* [Article]:
------------------------------------------------------------------------
# Holga snaps from Greece



## Meysha (Aug 8, 2005)

Testing out the Holga in Greece, I managed to not completely destroy the film. Yay! :cheer: They're not exactly Snapshots in my eyes, but coz I never knew if they were going to work out or not, I stuck em here.
I'm just so proud that these photos turned out at all. Despite a huge light leak on one of the pics - but hey that happens. Now I've put a roll of colour MF film in the Holga and I can't wait to see how they turn out.

So here they are...... I present to you.... Greece through the lens of a Holga! :cheer:

1. 






2.





3.





4.





5. (some of you might recognise this, coz I posted a colour version of this winery lookout a little while ago, but it was from a slightly different angle)





6.





7. And lucky last... the Temple of Zeus.





Thanks for looking, and feel free to leave any comments or critique.


----------



## terri (Aug 9, 2005)

These kick ass, Vicky. :thumbup: I am really partial to the first and second ones. 

Nice series, good work!
------------------------------------------------------------------------
* [Stored rows]:
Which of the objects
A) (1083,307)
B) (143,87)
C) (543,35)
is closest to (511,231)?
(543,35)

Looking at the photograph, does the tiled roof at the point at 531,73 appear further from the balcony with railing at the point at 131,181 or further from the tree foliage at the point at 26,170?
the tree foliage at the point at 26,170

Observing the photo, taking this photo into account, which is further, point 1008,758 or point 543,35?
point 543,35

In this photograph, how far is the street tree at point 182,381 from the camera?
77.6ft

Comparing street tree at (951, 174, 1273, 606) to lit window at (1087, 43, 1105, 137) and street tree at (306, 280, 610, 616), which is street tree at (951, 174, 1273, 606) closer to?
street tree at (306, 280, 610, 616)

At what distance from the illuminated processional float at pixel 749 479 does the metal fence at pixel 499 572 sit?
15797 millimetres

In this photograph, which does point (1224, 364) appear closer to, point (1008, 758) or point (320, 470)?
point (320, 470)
------------------------------------------------------------------------
* [Stated goal A]: According to the reply in the Holga thread, which of the pictures is terri most partial to?
* [Stated goal B]: Echo the Holga thread word for word, starting with "## Meysha (Aug" and going on through "they turn out.".

* [Written answer A]: The first and second ones.

* [Written answer B]:
## Meysha (Aug 8, 2005)

Testing out the Holga in Greece, I managed to not completely destroy the film. Yay! :cheer: They're not exactly Snapshots in my eyes, but coz I never knew if they were going to work out or not, I stuck em here.
I'm just so proud that these photos turned out at all. Despite a huge light leak on one of the pics - but hey that happens. Now I've put a roll of colour MF film in the Holga and I can't wait to see how they turn out.